___ EXTRACTED DATA ___
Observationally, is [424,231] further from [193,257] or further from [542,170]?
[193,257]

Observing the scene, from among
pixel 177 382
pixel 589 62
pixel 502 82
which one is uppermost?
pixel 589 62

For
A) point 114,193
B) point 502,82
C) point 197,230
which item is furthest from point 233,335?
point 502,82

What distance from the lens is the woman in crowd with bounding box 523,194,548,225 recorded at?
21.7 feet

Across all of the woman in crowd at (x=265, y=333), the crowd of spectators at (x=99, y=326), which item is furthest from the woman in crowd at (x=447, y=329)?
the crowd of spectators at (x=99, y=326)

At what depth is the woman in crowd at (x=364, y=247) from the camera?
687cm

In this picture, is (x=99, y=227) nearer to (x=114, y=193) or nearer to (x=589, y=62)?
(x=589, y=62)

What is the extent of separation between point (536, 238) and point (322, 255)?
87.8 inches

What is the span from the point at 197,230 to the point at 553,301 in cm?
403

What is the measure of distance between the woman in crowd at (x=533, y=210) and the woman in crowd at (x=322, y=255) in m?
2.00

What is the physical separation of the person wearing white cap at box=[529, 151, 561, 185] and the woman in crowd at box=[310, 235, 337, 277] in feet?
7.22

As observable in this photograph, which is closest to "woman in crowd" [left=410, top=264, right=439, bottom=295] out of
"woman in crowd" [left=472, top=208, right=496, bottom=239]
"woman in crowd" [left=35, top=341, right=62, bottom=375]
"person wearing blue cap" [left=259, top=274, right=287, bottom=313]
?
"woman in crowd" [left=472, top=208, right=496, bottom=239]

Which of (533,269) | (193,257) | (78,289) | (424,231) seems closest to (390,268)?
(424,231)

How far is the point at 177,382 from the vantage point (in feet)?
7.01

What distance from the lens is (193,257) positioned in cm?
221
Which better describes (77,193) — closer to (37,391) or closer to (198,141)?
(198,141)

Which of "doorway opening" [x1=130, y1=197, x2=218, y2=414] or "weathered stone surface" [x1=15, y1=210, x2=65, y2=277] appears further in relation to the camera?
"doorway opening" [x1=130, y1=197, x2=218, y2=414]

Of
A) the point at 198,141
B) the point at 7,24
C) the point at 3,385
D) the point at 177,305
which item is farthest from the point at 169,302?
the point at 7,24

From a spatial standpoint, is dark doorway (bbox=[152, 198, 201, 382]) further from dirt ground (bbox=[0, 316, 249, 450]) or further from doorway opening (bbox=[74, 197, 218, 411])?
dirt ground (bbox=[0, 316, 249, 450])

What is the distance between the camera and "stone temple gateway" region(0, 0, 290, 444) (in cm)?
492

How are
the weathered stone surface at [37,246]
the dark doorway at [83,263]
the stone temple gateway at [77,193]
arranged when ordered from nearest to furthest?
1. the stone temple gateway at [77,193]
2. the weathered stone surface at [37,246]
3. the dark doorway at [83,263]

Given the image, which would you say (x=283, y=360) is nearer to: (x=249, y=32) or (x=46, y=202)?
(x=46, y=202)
___
DIRECTIVE => Copy out the material from the line containing "What is the distance" through the end of the material, keeping every line unchanged.

SOLVED EXERCISE =>
What is the distance between the camera and "stone temple gateway" region(0, 0, 290, 444) (in cm)?
492

How are
the weathered stone surface at [37,246]
the dark doorway at [83,263]
the stone temple gateway at [77,193]
arranged when ordered from nearest to furthest?
1. the stone temple gateway at [77,193]
2. the weathered stone surface at [37,246]
3. the dark doorway at [83,263]

Given the image, which would you say (x=283, y=360) is nearer to: (x=249, y=32) or (x=46, y=202)?
(x=46, y=202)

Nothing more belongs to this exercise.